= S-130/S-190 training courses =

Firefighter training courses

In wildland fire suppression in the United States, S-130/S-190 refers to the basic wildland fire training course required of all firefighters before they can work on the firelines.

Wildland fire training in the U.S. has been standardized by the National Wildfire Coordinating Group since the 1970s. The same basic courses are given across all agencies involved in wildland firefighting and controlled burning, including:
- Federal agencies such as the United States Forest Service, the National Park Service and the Bureau of Land Management
- State agencies such as the California Department of Forestry and Fire Protection and New Jersey Forest Fire Service
- Private organizations such as The Nature Conservancy which conduct prescribed burns
- Youth conservation corps type programs such as Americorps involved in wildfire suppression and prescribed burning
- Municipal and rural fire departments which fight brush fires and wildland/urban interface fires
- Private contractors who contract with government agencies to help fight fires

A recent trend in some states is to hold an annual statewide wildfire academy in which students from different agencies, from federal agencies to local volunteer fire departments, can take these courses. This is now done, for example, in Virginia, Utah, Arizona, Pennsylvania, and Nebraska among other states. Colorado Firecamp is the only wildfire academy to teach the S-130/S-190 course year round.

S-130 and S-190 are actually two different courses. But since they are usually taken together the basic wildland fire training is called "S-130/S-190" or "S-130/190" for short. Basic wildland fire training also includes some other courses.
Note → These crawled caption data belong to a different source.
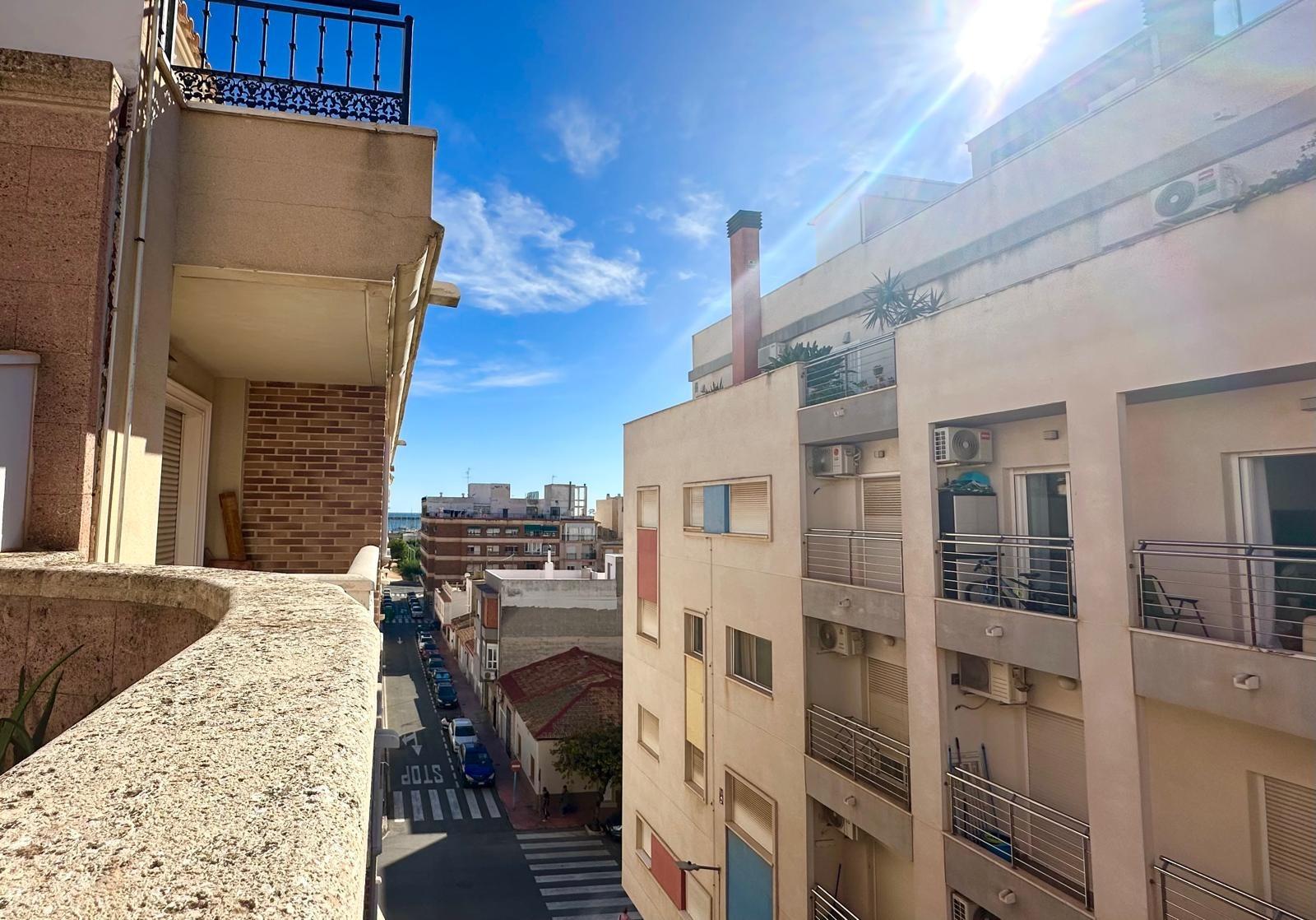 For sale - 4 Bedroom 2 Bathroom Penthouse in Torrevieja - Torrevieja  - Alicante
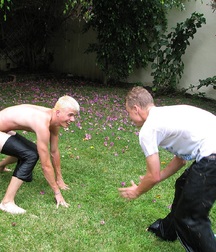 Hose Fight 579e427388459.jpg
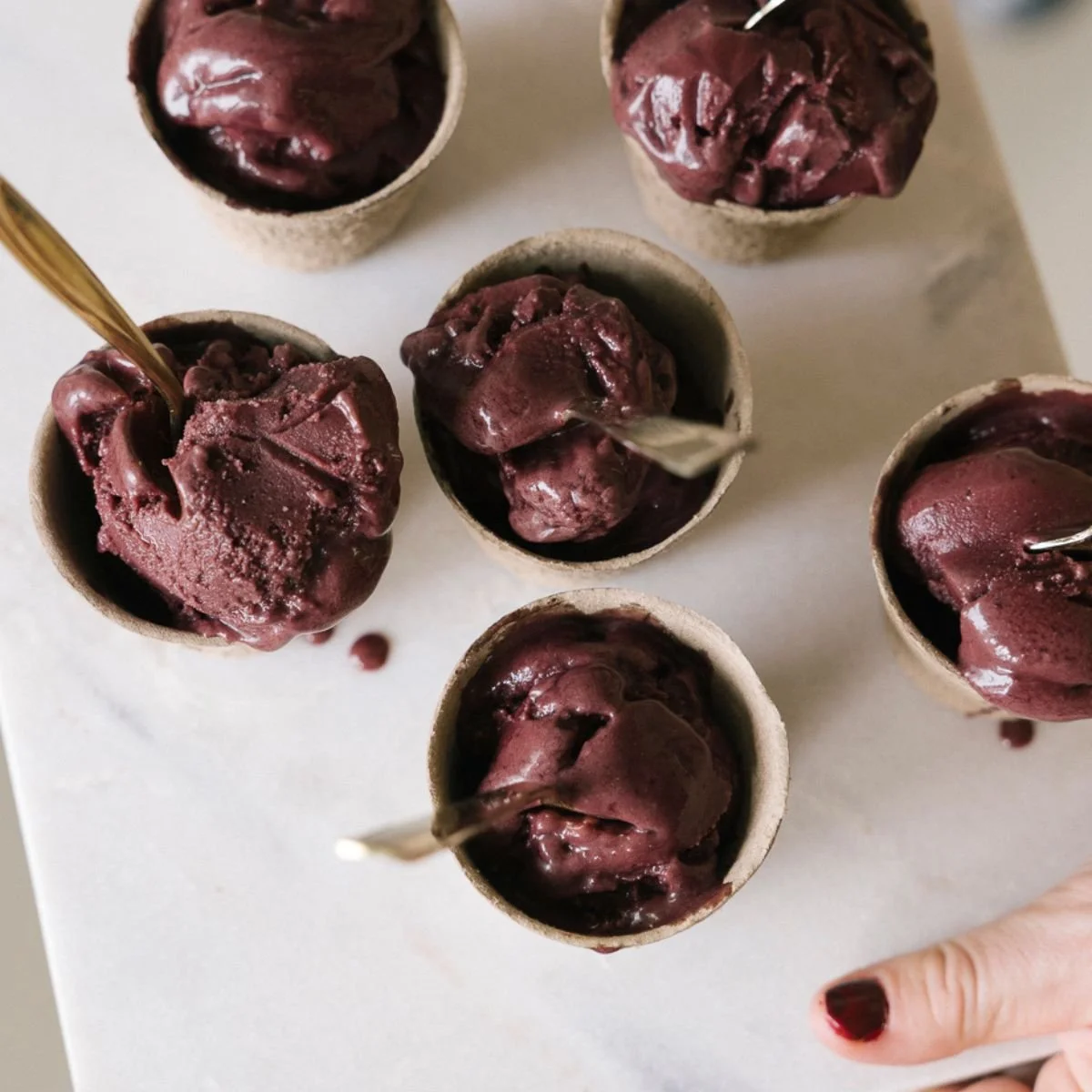 Acai-is-sorbet-servering-isdalen.jpg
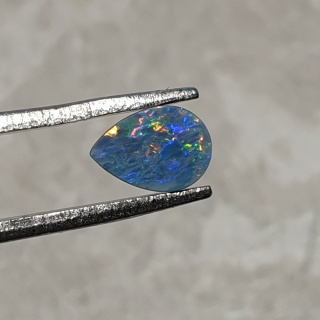 Opal australijski doublet 7x5 mm nr 107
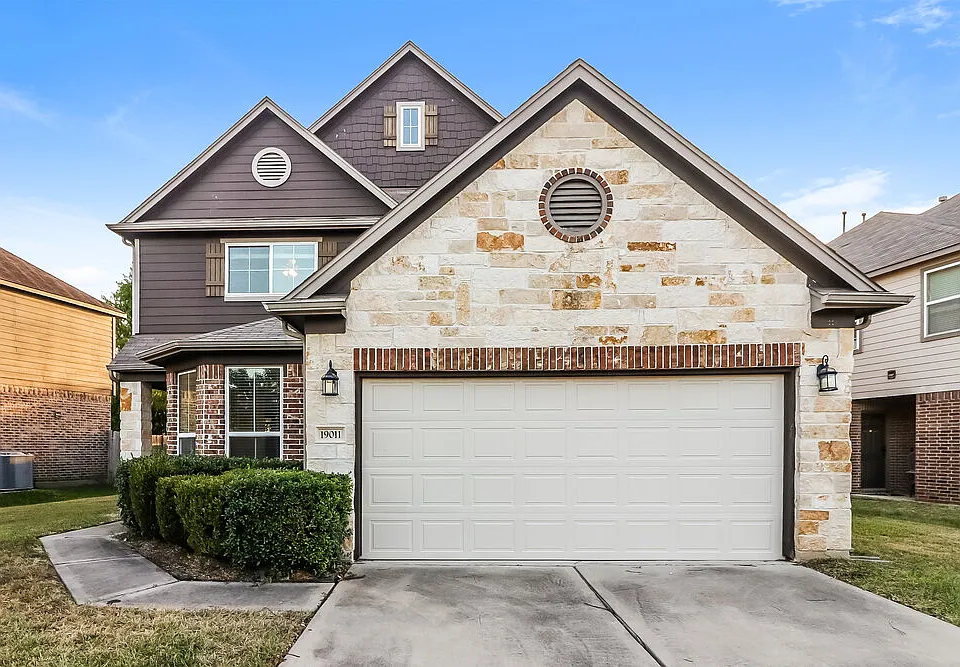 19011 Woodland Leaf Ln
The full list of courses usually included in "S-130/S-190" is:
- S-130: Firefighter Training
- S-190: Introduction to Wildland Fire Behavior
- I-100: Introduction to the Incident Command System
- L-180: Human Factors in the Wildland Fire Service (a recent addition to basic wildland fire training)

Training manuals for these courses are published by the National Wildfire Coordinating Group. There are also more advanced and specialized courses not covered in the basic wildland fire training.

The work capacity test ("pack test") is also usually given during the course. Passing S-130/190 and the pack test are both required to fight wildfires. After successful completion of both, you are able to receive a qualification card known as a "red card". Holding a current "red card" indicates that you are qualified to work on the firelines, as well as other disasters, as determined by the Federal Government. This "Red Card" is not included, and if you are a member of a VFD, must be obtained separately.

S-130/190 is also increasingly being offered at a handful of colleges as part of their fire science or forestry degree programs. At a few 4-year colleges those in the class will actually be part of a working hand crew chartered by the college for the rest of the semester or quarter, after completing the basic course and the pack test. At most (2-year community colleges) it is just a short, 1 credit hour course.